Louis Danvers
Louis Danvers Journaliste cinéma

A PERDRE HALEINE – Inspiré par John Cassavetes et son magnifique Gloria, Erick Zonca emmène Tilda Swinton dans une folle équipée criminelle.

De Erick Zonca. Avec Tilda Swinton, Saul Rubinek, Kate del Castillo. Musique: Calexico. 2 h 20. Sortie: 07/05.lle a encore belle allure, Julia. Surtout dans la semi obscurité des night-clubs où elle promène sa longiligne séduction. Mais le matin, quand les vapeurs d’alcool et de sexe furtif se dissipent sous les rayons aveuglants d’un soleil trop tôt levé, la réalité impose son visage blafard, celui d’un alcoolisme et d’un chaos existentiel minant la vie d’une femme plus trop jeune, et encore moins équilibrée.

Tilda Swinton est Julia. Avec ce qu’il faut d’audace et de grand style déjanté. Un personnage étonnant, ravageur encore, ravagé bientôt. La grande actrice anglaise fut l’égérie du poète gay Derek Jarman ( Caravaggio, Edward II) et l’inoubliable interprète de l’androgyne Orlando de Sally Potter en 1993. Récemment vue dans Michael Clayton face à George Clooney, l’artiste londonienne fait une création frappante devant la caméra du Français Erick Zonca. Le réalisateur de La Vie rêvée des anges lui a destiné un rôle de femme forte et fragile à la fois comme celui tenu par Gena Rowlands dans Gloria, le film de John Cassavetes.
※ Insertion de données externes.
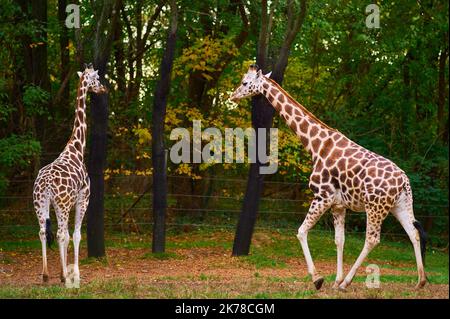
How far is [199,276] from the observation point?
502 inches

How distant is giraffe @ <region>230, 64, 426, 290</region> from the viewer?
31.9 feet

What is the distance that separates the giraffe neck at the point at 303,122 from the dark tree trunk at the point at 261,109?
350cm

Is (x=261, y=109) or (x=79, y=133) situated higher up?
(x=261, y=109)

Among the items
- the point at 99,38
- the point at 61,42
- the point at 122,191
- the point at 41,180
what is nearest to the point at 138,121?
the point at 122,191

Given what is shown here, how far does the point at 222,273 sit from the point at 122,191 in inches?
251

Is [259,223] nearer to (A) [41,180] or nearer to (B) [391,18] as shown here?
(B) [391,18]

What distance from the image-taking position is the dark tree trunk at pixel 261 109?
48.3ft

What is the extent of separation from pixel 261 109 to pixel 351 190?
5322mm

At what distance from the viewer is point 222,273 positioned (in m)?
13.6

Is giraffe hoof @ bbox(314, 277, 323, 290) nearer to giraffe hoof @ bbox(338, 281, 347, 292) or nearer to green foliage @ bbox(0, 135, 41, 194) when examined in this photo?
giraffe hoof @ bbox(338, 281, 347, 292)
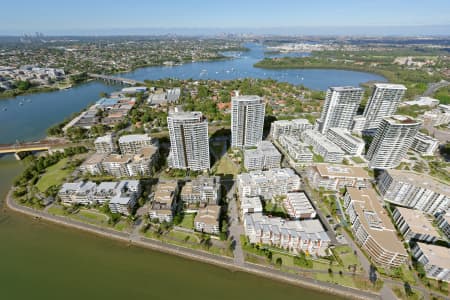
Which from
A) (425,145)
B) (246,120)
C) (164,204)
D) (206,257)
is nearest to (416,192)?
(425,145)

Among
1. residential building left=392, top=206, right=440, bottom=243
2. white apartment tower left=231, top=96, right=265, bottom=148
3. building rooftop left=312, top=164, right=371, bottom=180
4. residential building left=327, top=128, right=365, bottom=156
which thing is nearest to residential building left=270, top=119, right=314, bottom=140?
residential building left=327, top=128, right=365, bottom=156

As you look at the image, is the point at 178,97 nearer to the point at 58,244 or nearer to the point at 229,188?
the point at 229,188

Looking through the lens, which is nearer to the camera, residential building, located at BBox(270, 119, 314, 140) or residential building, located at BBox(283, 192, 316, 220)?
residential building, located at BBox(283, 192, 316, 220)

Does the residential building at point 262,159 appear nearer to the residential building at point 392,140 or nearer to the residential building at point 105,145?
the residential building at point 392,140

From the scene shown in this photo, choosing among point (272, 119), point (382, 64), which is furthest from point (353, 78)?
point (272, 119)

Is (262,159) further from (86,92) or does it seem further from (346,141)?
(86,92)

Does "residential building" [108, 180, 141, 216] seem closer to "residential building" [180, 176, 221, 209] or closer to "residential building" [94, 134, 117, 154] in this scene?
"residential building" [180, 176, 221, 209]
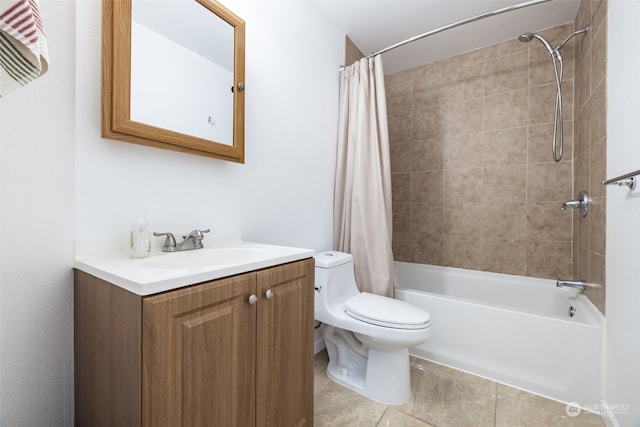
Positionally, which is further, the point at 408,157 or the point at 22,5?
the point at 408,157

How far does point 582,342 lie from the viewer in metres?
1.41

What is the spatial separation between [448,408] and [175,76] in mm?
1937

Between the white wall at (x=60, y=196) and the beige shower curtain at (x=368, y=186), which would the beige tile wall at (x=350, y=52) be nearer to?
the beige shower curtain at (x=368, y=186)

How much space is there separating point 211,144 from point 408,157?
1992mm

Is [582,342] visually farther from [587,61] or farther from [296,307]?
[587,61]

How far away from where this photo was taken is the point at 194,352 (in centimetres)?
69

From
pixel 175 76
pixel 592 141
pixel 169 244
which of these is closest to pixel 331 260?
pixel 169 244

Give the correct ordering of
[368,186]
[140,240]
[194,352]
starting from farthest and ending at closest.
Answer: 1. [368,186]
2. [140,240]
3. [194,352]

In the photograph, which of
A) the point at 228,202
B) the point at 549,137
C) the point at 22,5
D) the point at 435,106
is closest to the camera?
the point at 22,5

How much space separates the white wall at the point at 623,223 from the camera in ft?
3.40

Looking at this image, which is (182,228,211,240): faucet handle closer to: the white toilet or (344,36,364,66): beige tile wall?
the white toilet

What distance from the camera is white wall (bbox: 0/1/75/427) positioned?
755mm

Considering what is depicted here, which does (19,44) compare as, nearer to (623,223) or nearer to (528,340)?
(623,223)

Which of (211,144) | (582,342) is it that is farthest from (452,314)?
(211,144)
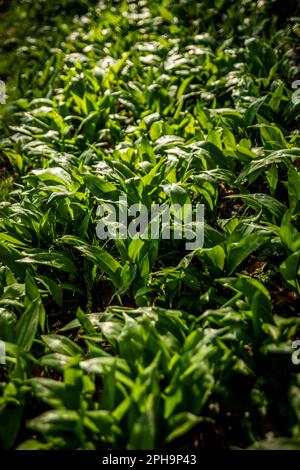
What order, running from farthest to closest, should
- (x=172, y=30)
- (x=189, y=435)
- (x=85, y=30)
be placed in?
(x=85, y=30) < (x=172, y=30) < (x=189, y=435)

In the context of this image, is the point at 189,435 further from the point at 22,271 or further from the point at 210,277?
the point at 22,271

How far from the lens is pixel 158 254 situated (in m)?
2.31

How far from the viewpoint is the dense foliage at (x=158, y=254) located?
4.84 feet

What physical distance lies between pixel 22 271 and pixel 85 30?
4660 millimetres

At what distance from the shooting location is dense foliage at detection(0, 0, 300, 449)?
148 cm

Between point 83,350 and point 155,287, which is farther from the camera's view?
point 155,287

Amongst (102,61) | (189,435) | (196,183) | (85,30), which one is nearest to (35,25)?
(85,30)

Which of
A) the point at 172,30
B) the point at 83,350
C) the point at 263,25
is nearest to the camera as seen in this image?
the point at 83,350

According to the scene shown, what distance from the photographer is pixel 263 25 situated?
4.32m

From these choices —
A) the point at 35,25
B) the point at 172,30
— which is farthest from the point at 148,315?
the point at 35,25

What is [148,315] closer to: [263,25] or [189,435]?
[189,435]

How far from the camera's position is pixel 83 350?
188cm

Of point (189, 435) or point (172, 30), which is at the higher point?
point (172, 30)

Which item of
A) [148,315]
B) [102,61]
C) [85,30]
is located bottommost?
[148,315]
Tout comme Gloria, Julia va se retrouver embringuée dans une folle intrigue criminelle, avec à ses côtés un enfant dont la vie dépendra.

Comment un kidnapping, une fuite éperdue à travers le sud des Etats-Unis, un passage au Mexique, vont mettre à rude épreuve une héroïne ambiguë et son jeune compagnon obligé, le film le narre d’assez fascinante manière. Dans un style picaresque, mêlant au road movie criminel des éléments d’humour acide et quelques ruptures poétiques. La caméra de Zonca vagabonde sur les pas de Julia, chronique ses rencontres parfois surprenantes, presque toujours inquiétantes ou dangereuses.

DE NAN GOLDIN à CASSAVETES

Le cinéaste s’est inspiré des photographies de Nan Goldin, et bien sûr de l’art libre et jazzy de Cassavetes, pour peindre sa chronique d’une dérive humaine sur fond de rapport nord-sud et d’Amérique contemporaine.

Premier film d’Erick Zonca depuis son chef-d’£uvre, Le Petit voleur, sorti en… 1999, Julia doit son apparition tardive à un long processus d’écriture, puis au lâchage d’investisseurs américains initialement intéressés au projet. Une aussi longue absence créait une forte attente, que le film vient enfin satisfaire, mais sans la combler totalement. Julia éprouve quelque peine à justifier sa très longue durée, et se dilue par endroit là même où une concentration maximale de l’émotion eut été nécessaire. Le jeu volontiers distancié de Tilda Swinton, marque bien connue de cette comédienne remarquable, nous tient aussi un peu à distance d’une action pourtant riche en implications intimes. On eût aimé vibrer plus aux mésaventures de cette Julia, alcoolique on ne peut moins anonyme.